[PATCH v1 00/12] KVM Dirty-bit cleaning accelerator (HACDBS)

Marc Zyngier maz at kernel.org
Thu Apr 30 06:14:22 PDT 2026


On Thu, 30 Apr 2026 12:14:04 +0100,
Leonardo Bras <leo.bras at arm.com> wrote:

[...]

I haven't had a chance to look at any of this yet, but just on these
points:

> b - checkpatch.pl keeps bothering me to add an entry in MAINTAINERS file,
>     and I like the idea of maintaining this. Is there any rule or
>     common sense on this? Should I add this entry, or should I leave it
>     in the arch/arm64/kvm/ general rule?

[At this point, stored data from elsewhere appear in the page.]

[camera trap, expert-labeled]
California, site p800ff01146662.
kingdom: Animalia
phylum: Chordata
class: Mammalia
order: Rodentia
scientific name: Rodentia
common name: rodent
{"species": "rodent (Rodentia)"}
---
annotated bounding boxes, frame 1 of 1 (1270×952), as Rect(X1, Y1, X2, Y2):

No specific entry in MAINTAINERS required (or wanted). This falls into
the normal KVM/arm64 maintenance. And don't worry, we know where to
find you when it will come to fixing this stuff.

> c - There are some trace_prink() I have left in the code, as they could
>     be helpful to check when HACDBS is not performing as well as it
>     should. Should I introduce a tracepoint instead? or just ignore it?
>     (it's triggered on HACDBS error, but as it falls back to software in
>     that case, it should not impact correctness, only performance).

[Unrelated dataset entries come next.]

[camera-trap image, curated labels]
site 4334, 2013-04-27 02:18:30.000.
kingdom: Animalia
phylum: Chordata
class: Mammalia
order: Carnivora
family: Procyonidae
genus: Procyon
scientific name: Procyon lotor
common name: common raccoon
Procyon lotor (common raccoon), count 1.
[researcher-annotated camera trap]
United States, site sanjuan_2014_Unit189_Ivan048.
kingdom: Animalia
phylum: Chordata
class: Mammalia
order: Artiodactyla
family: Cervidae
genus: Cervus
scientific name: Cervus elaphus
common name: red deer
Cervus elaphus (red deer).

Debug infrastructure should be preferably *removed* altogether.
trace_printk() is definitely a big no-no.

> d - In __kvm_arch_dirty_log_clear() there is no way to predict how long
>     should be the buffer, so I used 1x PAGE_SIZE, and when it gets full
>     it's cleaned and reused. Should I let users configure that over a
>     parameter, or is it overthinking?

How long is a piece of string? We can't know that. A single page feels
very small in the 4kB case, and letting userspace define the size of
that buffer seems a likely requirement.

> 
> Kernel v7.0.0 + this patchset builds properly, passing both kvm selftests
> for dirty-bit tracking[2], on HW HACDBS enabled or disabled.

I have absolutely no trust in these tests.

Have you enabled a VMM to make use of these APIs, and actively
migrated running guests? That's the level of testing I'd like to see,
as the selftests are not what people run in production...

Thanks,

	M.

-- 
Without deviation from the norm, progress is not possible.